● **EXTRAIT DU TEXTE**:

Les entreprises de la région.
Elle est partout, insidieuse. Dans les tuyaux d'incendie,les poteaux de soutènement, sur les coques des bateaux. Corrodys s'attaque au fléau.
La corrosion du métal, la rouille, les bactéries coûtent cher aux industriels. Et les conséquences économiques de ces attaques naturelles peuvent être énormes.
À Cherbourg, le laboratoire Corrodys s'en préoccupe depuis 2003. Cette entité de quinze personnes : ingénieurs, chercheurs et techniciens, est soutenue par l'université qui, d'ailleurs, accueille leurs nouveaux laboratoires. Leurs clients sont nombreux : construction navale, industries du béton, de l'acier, de l'agroalimentaire...
Prédire le risque
Depuis un an et demi, Corrodys est leader d'un programme européen. Il s'agit d'étudier certains aspects de la dégradation des infrastructures portuaires. « La corrosion des métaux est influencée par des micro-organismes, des bactéries », explique Émilie Malard, coordonnatrice du projet. « Nous étudions les différences de corrosion en zone portuaire au niveau des basses eaux. Nous déterminons quelles espèces de bactéries sont impliquées. Nous voulons savoir pourquoi ces attaques interviennent. »
Les recherches dureront trois ans. Trois ports européens participent au projet. Arcelor Mittal, le géant de l'acier, également. « Les industriels sont intéressés par une meilleure compréhension de ces phénomènes. L'objectif est de disposer d'un outil de prédiction du risque. »

● **DONNÉES DISPONIBLES**:
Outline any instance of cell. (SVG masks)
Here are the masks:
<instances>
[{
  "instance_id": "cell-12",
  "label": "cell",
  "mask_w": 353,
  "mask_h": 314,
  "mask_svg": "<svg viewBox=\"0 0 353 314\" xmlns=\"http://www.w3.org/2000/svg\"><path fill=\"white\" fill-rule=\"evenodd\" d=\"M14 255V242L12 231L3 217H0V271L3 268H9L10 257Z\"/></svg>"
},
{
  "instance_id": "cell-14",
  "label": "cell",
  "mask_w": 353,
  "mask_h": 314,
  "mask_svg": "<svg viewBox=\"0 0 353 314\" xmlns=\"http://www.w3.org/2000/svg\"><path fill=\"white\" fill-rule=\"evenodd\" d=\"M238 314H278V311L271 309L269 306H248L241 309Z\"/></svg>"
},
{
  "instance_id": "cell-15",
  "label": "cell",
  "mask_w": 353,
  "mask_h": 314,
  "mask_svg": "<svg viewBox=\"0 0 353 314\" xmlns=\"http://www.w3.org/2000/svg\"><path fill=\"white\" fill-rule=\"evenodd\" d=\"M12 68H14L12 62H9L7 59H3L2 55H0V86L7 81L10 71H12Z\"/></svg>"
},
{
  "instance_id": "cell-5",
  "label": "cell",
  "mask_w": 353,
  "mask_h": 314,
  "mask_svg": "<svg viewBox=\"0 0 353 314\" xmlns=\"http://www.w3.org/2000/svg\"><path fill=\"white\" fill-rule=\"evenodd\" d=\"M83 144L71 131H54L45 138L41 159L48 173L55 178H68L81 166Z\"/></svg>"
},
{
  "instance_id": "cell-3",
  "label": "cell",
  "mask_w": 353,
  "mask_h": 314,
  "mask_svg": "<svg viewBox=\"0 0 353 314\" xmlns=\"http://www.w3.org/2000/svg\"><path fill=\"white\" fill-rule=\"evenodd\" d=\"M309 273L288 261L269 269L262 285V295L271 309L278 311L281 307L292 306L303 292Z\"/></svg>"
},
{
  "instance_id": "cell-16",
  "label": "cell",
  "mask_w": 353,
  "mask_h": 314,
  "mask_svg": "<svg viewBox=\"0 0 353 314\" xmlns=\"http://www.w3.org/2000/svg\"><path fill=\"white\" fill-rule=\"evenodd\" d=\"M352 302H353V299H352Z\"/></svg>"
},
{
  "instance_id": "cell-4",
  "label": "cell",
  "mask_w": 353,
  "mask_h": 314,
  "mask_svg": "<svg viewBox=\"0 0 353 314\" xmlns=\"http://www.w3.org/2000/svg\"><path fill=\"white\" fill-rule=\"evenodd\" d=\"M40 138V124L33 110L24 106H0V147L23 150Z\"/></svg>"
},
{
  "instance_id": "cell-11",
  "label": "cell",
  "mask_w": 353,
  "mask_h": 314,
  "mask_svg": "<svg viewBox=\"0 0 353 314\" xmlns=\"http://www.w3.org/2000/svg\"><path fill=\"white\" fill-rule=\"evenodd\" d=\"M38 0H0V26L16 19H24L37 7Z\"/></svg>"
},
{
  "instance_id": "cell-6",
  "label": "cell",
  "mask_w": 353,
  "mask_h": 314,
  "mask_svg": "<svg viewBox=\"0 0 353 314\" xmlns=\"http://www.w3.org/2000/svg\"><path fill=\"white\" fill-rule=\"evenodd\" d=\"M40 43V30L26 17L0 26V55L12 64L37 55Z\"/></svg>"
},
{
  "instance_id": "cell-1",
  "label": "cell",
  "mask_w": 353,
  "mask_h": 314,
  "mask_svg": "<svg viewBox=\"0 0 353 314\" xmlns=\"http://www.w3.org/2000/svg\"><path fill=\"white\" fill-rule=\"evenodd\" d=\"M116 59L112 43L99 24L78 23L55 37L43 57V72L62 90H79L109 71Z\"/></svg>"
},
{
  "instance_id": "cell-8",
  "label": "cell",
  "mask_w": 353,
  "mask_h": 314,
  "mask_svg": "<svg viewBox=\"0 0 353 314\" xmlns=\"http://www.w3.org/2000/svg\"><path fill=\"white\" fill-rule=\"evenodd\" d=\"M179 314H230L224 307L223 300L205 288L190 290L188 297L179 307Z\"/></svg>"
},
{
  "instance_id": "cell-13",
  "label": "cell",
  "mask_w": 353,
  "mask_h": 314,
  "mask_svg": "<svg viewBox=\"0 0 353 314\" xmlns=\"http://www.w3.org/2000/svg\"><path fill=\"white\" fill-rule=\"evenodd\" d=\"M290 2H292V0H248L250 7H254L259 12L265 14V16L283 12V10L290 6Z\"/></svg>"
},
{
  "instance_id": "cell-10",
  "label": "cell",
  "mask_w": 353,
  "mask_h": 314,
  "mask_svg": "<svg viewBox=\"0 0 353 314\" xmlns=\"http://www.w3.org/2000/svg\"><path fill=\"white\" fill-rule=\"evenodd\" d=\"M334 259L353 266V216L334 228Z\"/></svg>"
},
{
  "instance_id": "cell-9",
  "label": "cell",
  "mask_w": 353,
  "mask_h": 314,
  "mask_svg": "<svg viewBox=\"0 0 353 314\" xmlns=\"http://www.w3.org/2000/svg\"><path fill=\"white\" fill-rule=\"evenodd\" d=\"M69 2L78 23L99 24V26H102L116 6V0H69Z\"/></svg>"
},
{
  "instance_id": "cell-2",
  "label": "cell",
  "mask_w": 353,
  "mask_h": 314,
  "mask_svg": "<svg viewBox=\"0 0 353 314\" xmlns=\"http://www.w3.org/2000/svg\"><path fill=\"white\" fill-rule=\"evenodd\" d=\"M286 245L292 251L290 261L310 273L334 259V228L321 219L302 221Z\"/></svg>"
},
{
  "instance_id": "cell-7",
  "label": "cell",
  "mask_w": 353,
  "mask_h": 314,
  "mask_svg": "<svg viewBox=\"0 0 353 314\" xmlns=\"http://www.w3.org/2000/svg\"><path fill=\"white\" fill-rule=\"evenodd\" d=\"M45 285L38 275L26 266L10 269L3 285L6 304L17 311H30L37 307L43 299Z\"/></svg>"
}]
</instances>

● **OBJECTIF DU TRAVAIL**: Rédigez la suite de l'article sur le laboratoire Corrodys et la corrosion des métaux, en partant de sa dernière phrase. Les entrées n'ont aucun lien avec l'article.

● **RÉPONSE ATTENDUE**:
Corrodys concentre plus de 50 % de son activité dans le domaine maritime. Mais il y a du travail partout. « Il existe huit types de corrosion. Elle peut être chimique ou mécanique. La simple circulation d'un fluide ou d'un gaz dans un tuyau peut entraîner ce phénomène », commente Béatrice Kopczynski, responsable commerciale de Corrodys.
En quelques années, le laboratoire cherbourgeois est devenu un centre d'expertise reconnu par les industries et la recherche internationale. « L'étude des corrosions est relativement jeune. Une cinquantaine d'années. Concernant les bactéries, notre spécialité, les premières publications datent d'une vingtaine d'années. »
On en est au tout début de cette science prometteuse. Et le champ des découvertes et de leurs applications est vaste. Un exemple : Corrodys valide l'utilisation de biocides. Un biocide ? « Il doit satisfaire à trois critères : supprimer les micro-organismes nuisibles, rester neutres pour les matériaux qu'ils protègent, et respecter les contraintes environnementales. » Bref, assainir la nature.